--- PROBLEM REQUIREMENTS ---
Give the lines from the one containing "How far in distance" through the end of the items, inclusive, as a Markdown table with the columns Row and Line, leaving out blank lines.

Scene-based reasoning items:
(begin)

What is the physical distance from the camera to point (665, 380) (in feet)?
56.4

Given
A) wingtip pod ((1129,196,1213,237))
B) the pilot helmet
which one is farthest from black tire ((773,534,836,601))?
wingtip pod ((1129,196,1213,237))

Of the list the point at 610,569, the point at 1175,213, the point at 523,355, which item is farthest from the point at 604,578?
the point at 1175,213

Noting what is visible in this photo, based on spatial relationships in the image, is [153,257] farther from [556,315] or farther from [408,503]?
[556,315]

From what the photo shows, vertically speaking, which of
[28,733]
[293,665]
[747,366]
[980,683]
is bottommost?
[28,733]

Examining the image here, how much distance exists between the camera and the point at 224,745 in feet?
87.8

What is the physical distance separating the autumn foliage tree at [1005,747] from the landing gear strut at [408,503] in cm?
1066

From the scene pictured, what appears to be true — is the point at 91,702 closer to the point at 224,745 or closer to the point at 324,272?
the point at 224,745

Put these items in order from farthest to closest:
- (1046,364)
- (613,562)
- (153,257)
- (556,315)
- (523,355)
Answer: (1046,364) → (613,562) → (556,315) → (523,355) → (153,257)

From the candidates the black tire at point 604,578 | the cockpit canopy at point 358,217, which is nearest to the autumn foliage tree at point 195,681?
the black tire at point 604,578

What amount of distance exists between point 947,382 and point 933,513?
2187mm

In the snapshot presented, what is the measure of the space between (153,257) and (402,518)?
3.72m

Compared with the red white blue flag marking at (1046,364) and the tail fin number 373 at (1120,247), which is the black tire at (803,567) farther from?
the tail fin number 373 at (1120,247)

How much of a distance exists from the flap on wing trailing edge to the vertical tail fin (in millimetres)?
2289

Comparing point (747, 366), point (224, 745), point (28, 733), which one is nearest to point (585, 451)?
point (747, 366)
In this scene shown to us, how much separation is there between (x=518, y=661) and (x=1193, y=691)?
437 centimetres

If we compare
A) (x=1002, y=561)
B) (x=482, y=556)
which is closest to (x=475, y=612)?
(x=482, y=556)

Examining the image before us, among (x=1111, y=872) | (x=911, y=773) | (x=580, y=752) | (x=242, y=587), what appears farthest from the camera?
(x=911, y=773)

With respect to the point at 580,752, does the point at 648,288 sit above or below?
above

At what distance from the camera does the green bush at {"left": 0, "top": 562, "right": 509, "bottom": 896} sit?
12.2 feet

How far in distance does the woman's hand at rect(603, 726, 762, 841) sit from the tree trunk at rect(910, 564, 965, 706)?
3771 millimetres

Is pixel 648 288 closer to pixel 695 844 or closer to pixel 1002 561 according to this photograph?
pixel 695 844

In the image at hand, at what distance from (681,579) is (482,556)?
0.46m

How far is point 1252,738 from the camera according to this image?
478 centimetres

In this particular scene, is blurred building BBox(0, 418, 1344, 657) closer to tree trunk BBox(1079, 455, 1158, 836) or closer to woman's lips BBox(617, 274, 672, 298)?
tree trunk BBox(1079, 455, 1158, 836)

(end)

--- TASK SOLUTION ---
| Row | Line |
|---|---|
| 1 | How far in distance does the woman's hand at rect(603, 726, 762, 841) sit from the tree trunk at rect(910, 564, 965, 706)? |
| 2 | 3771 millimetres |
| 3 | Is pixel 648 288 closer to pixel 695 844 or closer to pixel 1002 561 according to this photograph? |
| 4 | pixel 695 844 |
| 5 | In the image at hand, at what distance from (681,579) is (482,556)? |
| 6 | 0.46m |
| 7 | How far is point 1252,738 from the camera according to this image? |
| 8 | 478 centimetres |
| 9 | In this particular scene, is blurred building BBox(0, 418, 1344, 657) closer to tree trunk BBox(1079, 455, 1158, 836) or closer to woman's lips BBox(617, 274, 672, 298)? |
| 10 | tree trunk BBox(1079, 455, 1158, 836) |